Begin Data provided
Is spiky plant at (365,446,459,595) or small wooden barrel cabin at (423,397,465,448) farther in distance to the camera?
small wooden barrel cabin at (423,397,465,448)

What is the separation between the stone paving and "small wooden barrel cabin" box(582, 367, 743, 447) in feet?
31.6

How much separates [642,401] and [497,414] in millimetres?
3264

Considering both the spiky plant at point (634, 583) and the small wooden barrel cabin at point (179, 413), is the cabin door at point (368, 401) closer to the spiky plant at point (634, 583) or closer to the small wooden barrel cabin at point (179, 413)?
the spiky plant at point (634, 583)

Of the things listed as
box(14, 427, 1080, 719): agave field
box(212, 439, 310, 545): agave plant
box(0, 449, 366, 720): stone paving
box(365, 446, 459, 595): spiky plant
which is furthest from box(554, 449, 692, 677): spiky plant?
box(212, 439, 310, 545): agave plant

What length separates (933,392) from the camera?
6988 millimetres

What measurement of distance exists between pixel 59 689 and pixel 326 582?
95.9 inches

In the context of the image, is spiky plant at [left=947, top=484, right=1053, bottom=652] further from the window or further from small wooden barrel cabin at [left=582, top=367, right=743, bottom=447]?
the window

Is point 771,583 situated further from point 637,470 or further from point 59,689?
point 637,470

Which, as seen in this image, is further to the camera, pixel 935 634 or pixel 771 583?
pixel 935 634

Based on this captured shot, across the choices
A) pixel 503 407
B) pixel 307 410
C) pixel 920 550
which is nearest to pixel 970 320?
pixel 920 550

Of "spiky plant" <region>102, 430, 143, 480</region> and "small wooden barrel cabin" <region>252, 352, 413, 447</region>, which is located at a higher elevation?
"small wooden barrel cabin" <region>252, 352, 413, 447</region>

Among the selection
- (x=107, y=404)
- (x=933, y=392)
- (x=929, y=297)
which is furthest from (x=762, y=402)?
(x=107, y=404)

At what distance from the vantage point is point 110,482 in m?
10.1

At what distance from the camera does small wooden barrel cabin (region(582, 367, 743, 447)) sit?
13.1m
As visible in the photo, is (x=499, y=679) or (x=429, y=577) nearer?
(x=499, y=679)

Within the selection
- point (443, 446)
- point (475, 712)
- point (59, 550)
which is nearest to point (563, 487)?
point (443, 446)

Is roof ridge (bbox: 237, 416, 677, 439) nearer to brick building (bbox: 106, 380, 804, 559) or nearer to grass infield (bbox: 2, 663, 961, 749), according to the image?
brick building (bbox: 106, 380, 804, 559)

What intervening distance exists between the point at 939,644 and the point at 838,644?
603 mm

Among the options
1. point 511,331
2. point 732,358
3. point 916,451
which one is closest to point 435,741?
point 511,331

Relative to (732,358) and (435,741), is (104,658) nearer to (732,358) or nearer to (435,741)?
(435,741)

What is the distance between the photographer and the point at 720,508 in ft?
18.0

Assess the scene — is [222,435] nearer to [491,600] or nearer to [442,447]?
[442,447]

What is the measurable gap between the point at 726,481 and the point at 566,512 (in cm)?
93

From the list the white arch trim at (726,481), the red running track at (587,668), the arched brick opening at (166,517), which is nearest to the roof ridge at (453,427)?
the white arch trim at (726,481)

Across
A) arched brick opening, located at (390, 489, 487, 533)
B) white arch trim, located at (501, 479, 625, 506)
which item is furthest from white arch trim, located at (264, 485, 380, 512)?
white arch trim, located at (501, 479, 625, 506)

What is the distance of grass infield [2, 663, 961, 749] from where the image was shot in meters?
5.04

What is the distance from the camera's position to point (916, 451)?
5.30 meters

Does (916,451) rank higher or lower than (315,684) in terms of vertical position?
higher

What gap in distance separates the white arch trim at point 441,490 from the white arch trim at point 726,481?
End Data provided
Requirements: Copy exactly, word for word, the line with "What is the distance between" through the final line of the listing.

Result of the task:
What is the distance between the photographer and the point at 720,508 in ft?
18.0

Assess the scene — is [222,435] nearer to [491,600] or nearer to [442,447]?
[442,447]

What is the measurable gap between the point at 726,481 and the point at 566,512 (in cm)?
93

From the list the white arch trim at (726,481), the red running track at (587,668), the arched brick opening at (166,517), which is nearest to the roof ridge at (453,427)?
the white arch trim at (726,481)

Across
A) arched brick opening, located at (390, 489, 487, 533)
B) white arch trim, located at (501, 479, 625, 506)
which item is furthest from white arch trim, located at (264, 485, 380, 512)?
white arch trim, located at (501, 479, 625, 506)

What is the distance of grass infield [2, 663, 961, 749] from where the image was shot in meters?
5.04

What is the distance from the camera's position to point (916, 451)?
5.30 meters

Does (916,451) rank higher or lower than (315,684) in terms of vertical position?
higher

What gap in distance separates the white arch trim at point 441,490 from the white arch trim at point 726,481?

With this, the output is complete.